Memory and the heap

The last time I posted, I had written a basic memory allocator. Since then, I've debugged it and integrated it more into the rest of the system. For example, I converted the proc[] array from an array of struct proc to an array of pointers to struct proc, which means 1) process structures are allocated when they are needed, 2) it takes a lot less static memory.

Each proc structure took up 902 bytes—though I'm trying to trim that down—and NPROC was set to 150 (this is the number of proc structures in the system), so the whole proc[] array took up 135,300 bytes of memory. This doesn't seem like a whole lot, but out of only 262,144 bytes of RAM that the TI-92+ has, it's over half of the total system memory! With all the other global variables, there were only about 74 kilobytes of available RAM. By changing it to an array of dynamically-allocated structures, and with NPROC set to 64 (a more realistic value than 150 on this size of machine), the array now takes up a measly 256 bytes.

There are other static arrays that are good candidates for also becoming dynamically-allocated like the proc[] array, but they are all less than 10K each, so I'll hold off on changing those for now.

In addition to the memory allocator and the immense space savings, I added some simple diagnostic tests in the heap init routine that sorted and listed the global variables and their relative sizes (as percentages of the total size of all global variables):



As you can see, the inode[], buffers[], file[] arrays are the biggest, and I'll probably change those to dynamically-allocated arrays next.
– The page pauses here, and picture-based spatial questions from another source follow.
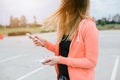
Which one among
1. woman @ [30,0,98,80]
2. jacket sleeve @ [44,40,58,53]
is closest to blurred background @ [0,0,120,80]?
jacket sleeve @ [44,40,58,53]

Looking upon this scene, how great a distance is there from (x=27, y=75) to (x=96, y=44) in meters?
3.68

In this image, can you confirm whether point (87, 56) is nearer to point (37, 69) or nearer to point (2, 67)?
point (37, 69)

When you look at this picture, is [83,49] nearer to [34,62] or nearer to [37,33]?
[34,62]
The heaplist[] is used for managing the heap itself, so it cannot be dynamically-allocated like the other arrays (though its size can be reduced as it currently contains 1024 heap entries, which is probably excessive).
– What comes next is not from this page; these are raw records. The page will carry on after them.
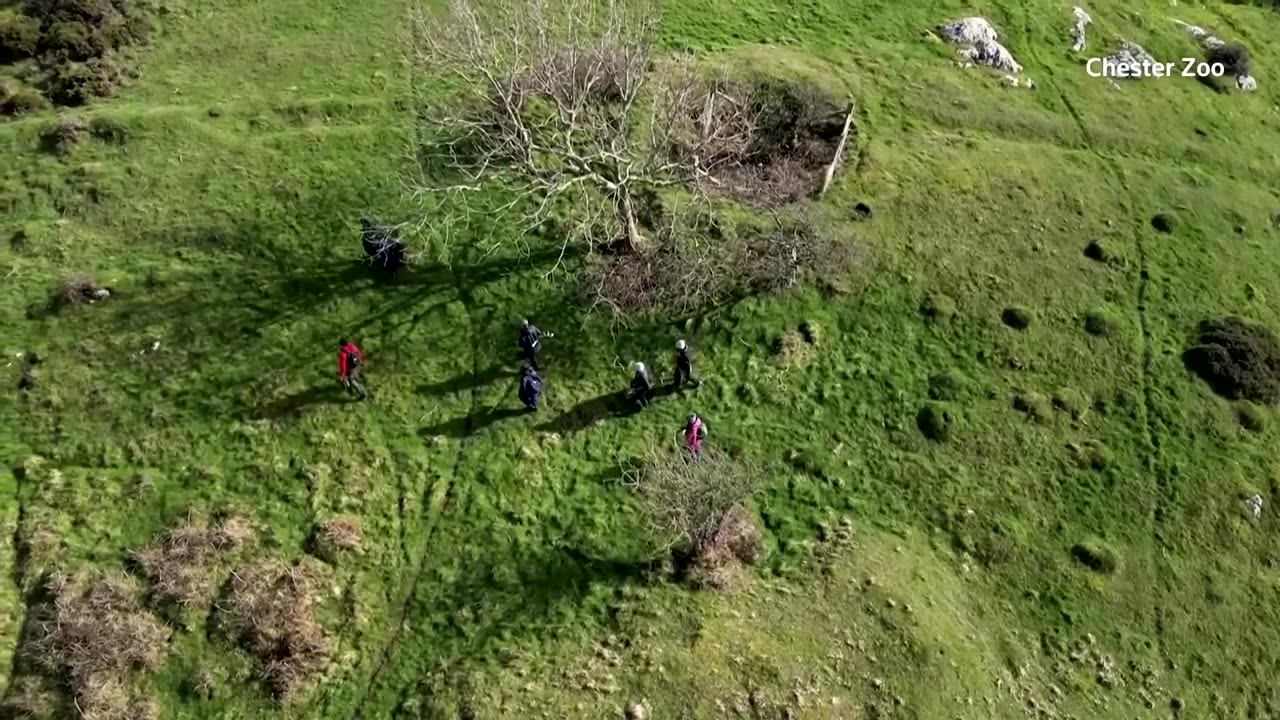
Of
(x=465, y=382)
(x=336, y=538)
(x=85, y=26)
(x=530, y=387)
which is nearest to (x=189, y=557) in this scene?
(x=336, y=538)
Last, you may have noticed in that screenshot that I changed the font yet again, at least temporarily. :) I'm still playing with various glyph sets, and I'm kind of leaning toward one that has smaller lowercase letters. If you have any opinions on this (I need feedback!), please share them in the comments.

More demos of the virtual terminal

Here are a few more animated screenshots demonstrating the virtual terminal in Punix.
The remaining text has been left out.